━━━━━ Records provided ━━━━━

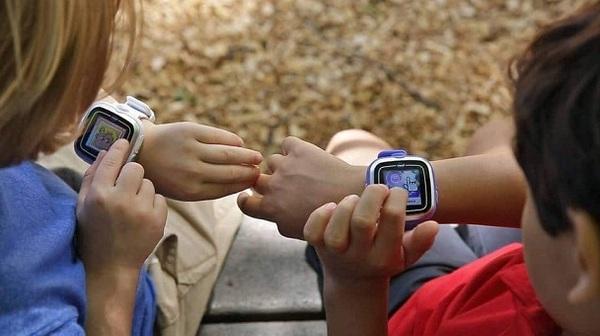 Власти Германии призвали родителей уничтожать смарт-часы их детей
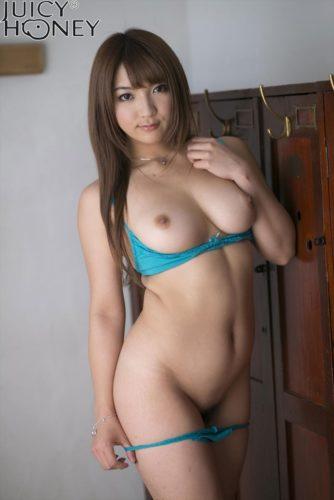 Kamisaki Shiori 神咲詩織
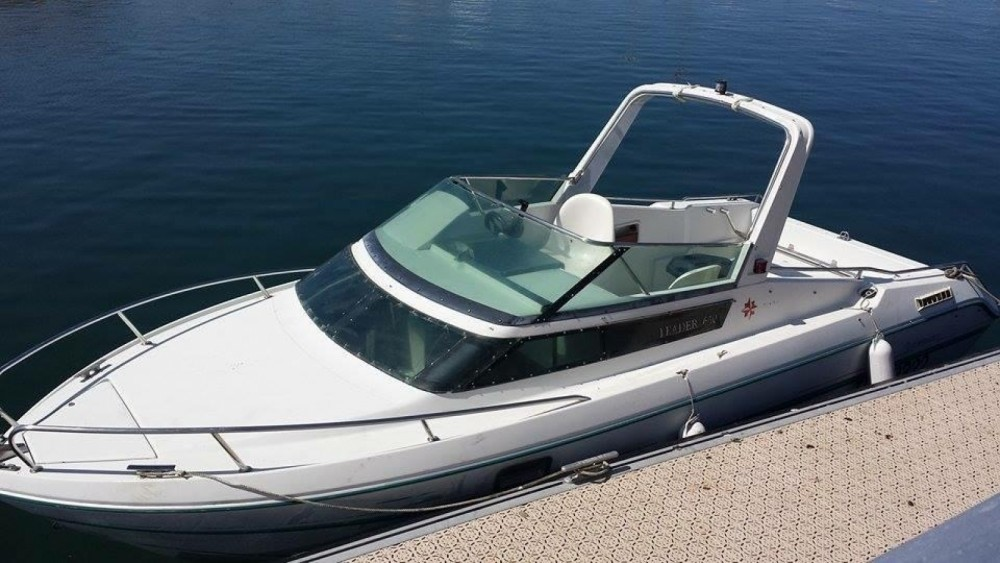 Boat rental Jeanneau Leader 650 Performance in Andernos-les-Bains on Samboat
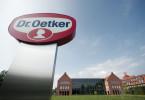 Blick auf das firmeneigene Gelände der sogenannten Oetker Welt in Bielefeld.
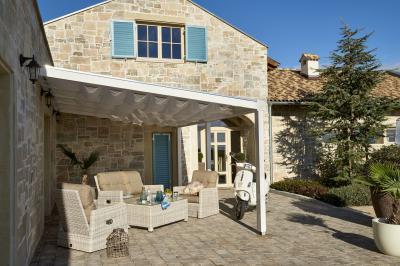 Fonott kerti bútor fehérben - erkély / terasz ötlet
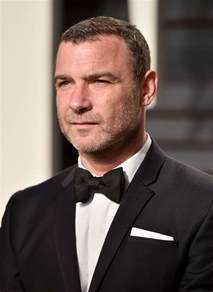 Vanity Fair Movie Review Liev Schreiber With Minnie Driver S Sister Kate At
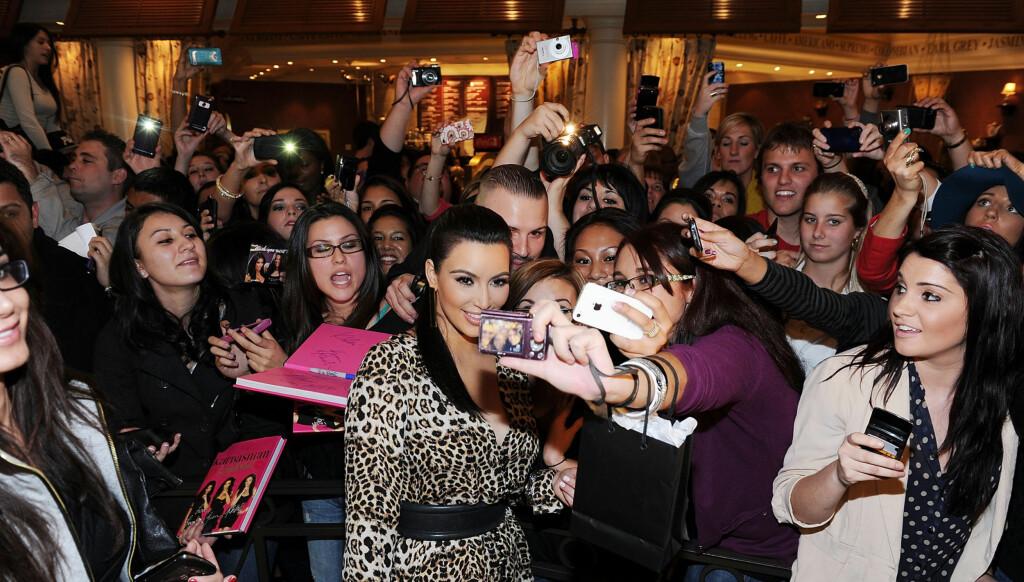 KIM-HYSTERI: Kim Kardashian skaper hysteri hvorhen hun går. Foto: All Over Press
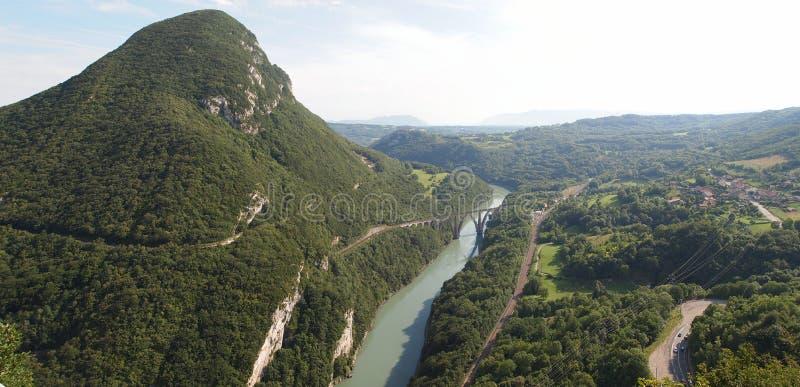 Vista de las montañas suizas fotos de archivo libres de regalías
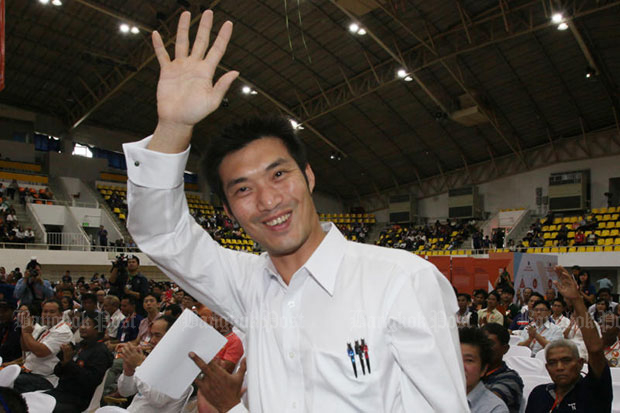 Future Forward Party leader Thanathorn Juangroongruangkit waves to supporters during the party's first public meeting at Thammasat University's Rangsit campus in Pathum Thani on Sunday. (Photo by Apichit Jinakul)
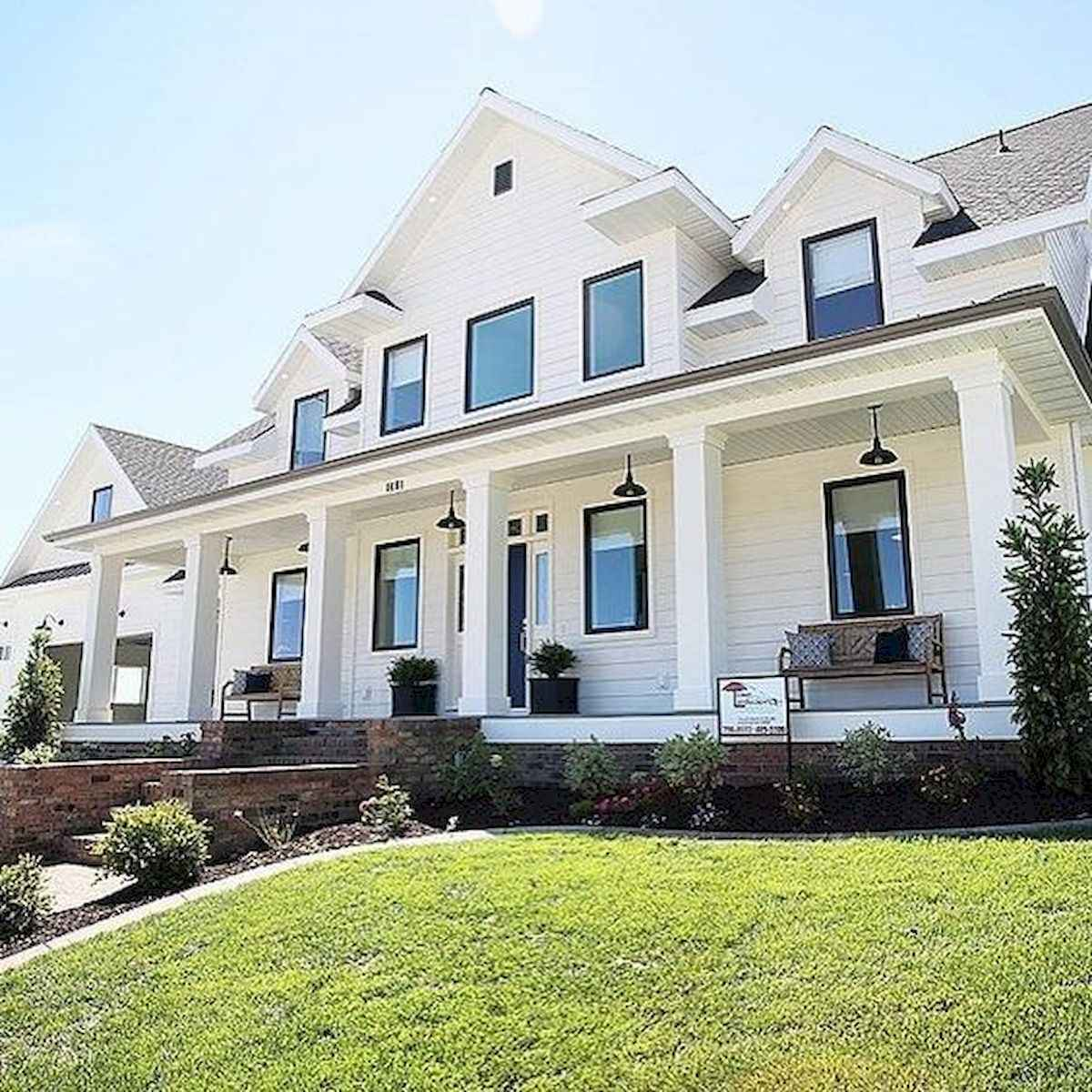 40 Fantastic Dream Home Exterior Design Ideas (20)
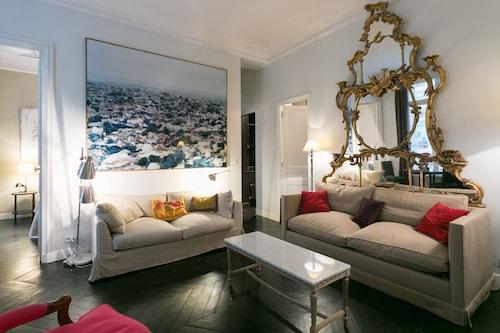 巴黎香榭麗舍超時尚套房飯店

━━━━━

**Try it**.
Can the lines from the one with "40 Fantastic Dream" to the end of the records above be quoted exactly, both ends included, with every picture omitted?

**Problem solution**.
 40 Fantastic Dream Home Exterior Design Ideas (20)
 巴黎香榭麗舍超時尚套房飯店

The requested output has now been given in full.